*Task prompt:* Copy the records exactly, starting with the line that contains "Within the scene" and going on through the end of the records.

Lines of data:
○ ○ ○
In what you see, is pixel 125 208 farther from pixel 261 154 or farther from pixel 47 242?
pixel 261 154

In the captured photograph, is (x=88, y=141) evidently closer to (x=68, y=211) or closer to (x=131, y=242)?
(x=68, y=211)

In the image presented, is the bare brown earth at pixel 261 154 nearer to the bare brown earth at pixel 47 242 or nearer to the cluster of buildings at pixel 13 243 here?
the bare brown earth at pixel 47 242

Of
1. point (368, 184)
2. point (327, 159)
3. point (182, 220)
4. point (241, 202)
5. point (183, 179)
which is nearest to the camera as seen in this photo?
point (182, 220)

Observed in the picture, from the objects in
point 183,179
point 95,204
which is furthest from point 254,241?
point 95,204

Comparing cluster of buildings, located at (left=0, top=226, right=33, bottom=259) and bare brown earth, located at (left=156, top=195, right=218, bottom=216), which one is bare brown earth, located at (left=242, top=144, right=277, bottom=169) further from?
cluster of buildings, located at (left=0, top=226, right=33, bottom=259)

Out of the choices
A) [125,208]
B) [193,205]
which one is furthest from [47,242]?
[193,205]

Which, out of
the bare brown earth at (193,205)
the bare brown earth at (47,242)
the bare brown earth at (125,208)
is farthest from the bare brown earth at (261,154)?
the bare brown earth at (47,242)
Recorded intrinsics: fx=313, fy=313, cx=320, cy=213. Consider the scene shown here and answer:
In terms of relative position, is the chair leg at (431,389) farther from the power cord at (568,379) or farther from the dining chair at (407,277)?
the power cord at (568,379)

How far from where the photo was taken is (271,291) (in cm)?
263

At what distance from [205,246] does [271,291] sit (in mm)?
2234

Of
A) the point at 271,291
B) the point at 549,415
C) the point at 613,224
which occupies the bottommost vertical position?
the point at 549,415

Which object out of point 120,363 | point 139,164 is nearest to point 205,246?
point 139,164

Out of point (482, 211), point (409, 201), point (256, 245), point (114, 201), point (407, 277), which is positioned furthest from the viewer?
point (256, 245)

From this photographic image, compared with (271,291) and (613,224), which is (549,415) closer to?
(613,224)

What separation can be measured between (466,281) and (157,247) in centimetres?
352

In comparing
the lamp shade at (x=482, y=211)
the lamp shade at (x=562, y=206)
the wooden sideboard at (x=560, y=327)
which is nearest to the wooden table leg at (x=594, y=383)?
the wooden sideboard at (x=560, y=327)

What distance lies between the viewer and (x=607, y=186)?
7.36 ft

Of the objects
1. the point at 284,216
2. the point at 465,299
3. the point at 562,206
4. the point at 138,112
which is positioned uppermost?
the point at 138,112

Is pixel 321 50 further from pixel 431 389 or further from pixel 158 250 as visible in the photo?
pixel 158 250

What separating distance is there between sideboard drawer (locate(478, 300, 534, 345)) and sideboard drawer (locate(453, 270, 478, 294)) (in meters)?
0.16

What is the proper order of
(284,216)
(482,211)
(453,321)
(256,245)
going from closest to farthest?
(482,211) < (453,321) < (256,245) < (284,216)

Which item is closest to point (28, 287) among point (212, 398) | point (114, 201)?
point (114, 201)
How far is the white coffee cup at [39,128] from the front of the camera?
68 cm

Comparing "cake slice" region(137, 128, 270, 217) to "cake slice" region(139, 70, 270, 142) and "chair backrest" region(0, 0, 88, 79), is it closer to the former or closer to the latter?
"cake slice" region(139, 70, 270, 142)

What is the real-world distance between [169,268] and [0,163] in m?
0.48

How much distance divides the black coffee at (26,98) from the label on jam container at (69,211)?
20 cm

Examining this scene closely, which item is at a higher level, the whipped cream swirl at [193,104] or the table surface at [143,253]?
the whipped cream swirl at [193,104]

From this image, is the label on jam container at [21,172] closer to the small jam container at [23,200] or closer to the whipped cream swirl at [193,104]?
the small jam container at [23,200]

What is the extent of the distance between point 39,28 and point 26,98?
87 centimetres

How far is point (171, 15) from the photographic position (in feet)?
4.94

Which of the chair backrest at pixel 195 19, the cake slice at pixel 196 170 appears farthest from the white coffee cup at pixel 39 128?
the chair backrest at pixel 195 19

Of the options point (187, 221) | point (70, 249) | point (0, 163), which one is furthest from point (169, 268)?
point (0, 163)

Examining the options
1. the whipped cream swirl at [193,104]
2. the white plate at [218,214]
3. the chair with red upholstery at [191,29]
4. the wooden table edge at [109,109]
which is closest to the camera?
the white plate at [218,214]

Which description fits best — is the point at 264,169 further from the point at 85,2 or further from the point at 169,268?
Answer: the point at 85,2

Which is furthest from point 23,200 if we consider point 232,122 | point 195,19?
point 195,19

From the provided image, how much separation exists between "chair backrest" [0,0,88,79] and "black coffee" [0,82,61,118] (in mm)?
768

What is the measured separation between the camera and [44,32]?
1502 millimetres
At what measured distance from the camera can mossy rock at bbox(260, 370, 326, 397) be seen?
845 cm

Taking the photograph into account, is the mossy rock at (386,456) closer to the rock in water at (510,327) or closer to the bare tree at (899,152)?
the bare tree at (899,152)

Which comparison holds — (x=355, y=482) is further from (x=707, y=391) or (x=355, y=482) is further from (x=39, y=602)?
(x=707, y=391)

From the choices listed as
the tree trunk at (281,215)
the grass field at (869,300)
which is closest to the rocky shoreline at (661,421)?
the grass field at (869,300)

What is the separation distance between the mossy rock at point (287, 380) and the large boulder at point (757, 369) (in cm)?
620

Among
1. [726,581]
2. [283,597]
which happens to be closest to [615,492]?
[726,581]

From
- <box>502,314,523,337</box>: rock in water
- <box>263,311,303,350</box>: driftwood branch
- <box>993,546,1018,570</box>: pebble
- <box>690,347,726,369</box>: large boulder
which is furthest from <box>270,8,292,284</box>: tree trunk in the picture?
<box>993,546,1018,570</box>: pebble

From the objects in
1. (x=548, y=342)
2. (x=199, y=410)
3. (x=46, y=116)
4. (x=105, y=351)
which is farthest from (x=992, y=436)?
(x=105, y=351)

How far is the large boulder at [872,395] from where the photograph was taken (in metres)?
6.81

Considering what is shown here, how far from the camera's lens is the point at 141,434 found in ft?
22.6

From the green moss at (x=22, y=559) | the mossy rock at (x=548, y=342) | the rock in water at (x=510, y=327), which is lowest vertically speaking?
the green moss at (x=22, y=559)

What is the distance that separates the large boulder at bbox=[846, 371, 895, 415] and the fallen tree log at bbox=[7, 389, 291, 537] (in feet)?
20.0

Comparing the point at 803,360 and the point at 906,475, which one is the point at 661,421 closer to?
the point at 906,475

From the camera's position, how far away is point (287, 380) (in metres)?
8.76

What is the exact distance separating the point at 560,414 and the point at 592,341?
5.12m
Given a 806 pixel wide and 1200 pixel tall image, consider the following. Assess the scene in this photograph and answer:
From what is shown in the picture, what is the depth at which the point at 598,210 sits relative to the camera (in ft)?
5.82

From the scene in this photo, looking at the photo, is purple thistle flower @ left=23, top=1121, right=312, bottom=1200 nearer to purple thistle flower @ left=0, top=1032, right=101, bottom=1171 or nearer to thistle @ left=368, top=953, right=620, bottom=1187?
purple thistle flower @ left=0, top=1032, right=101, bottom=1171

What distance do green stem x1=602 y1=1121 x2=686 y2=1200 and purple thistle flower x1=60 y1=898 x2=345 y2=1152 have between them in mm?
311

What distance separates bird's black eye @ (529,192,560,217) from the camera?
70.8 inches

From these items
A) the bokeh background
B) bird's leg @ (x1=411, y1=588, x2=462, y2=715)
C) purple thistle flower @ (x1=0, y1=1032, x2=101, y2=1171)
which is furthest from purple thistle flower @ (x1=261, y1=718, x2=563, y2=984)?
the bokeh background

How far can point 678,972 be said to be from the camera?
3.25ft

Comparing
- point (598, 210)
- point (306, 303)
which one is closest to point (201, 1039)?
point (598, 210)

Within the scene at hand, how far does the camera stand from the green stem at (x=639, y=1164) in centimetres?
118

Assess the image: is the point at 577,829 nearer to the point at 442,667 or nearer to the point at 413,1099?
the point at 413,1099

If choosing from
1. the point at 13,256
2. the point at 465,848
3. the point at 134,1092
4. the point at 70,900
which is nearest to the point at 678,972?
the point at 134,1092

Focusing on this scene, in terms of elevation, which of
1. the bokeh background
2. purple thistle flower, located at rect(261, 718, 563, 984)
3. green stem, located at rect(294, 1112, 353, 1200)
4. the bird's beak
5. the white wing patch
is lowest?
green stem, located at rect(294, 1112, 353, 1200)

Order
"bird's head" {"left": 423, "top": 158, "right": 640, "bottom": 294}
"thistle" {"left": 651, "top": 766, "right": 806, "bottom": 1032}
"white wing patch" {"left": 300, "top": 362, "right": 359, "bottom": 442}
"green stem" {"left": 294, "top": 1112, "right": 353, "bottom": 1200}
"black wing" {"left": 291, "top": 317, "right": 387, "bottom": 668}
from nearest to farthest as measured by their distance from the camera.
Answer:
○ ○ ○
*Worked solution:*
Within the scene at hand, how far does the camera stand from the green stem at (x=639, y=1164) in centimetres?
118

Assess the image: is the point at 577,829 nearer to the point at 442,667 or nearer to the point at 413,1099?
the point at 413,1099

If choosing from
1. the point at 13,256
2. the point at 465,848
3. the point at 134,1092
4. the point at 70,900
which is nearest to the point at 678,972?
the point at 134,1092

Focusing on this scene, in terms of elevation, which of
1. the bokeh background
2. purple thistle flower, located at rect(261, 718, 563, 984)
3. green stem, located at rect(294, 1112, 353, 1200)
4. the bird's beak
5. the white wing patch
is lowest?
green stem, located at rect(294, 1112, 353, 1200)

Order
"bird's head" {"left": 423, "top": 158, "right": 640, "bottom": 294}
"thistle" {"left": 651, "top": 766, "right": 806, "bottom": 1032}
"white wing patch" {"left": 300, "top": 362, "right": 359, "bottom": 442}
"green stem" {"left": 294, "top": 1112, "right": 353, "bottom": 1200}
"black wing" {"left": 291, "top": 317, "right": 387, "bottom": 668}
from nearest to farthest as measured by their distance from the camera.
Answer:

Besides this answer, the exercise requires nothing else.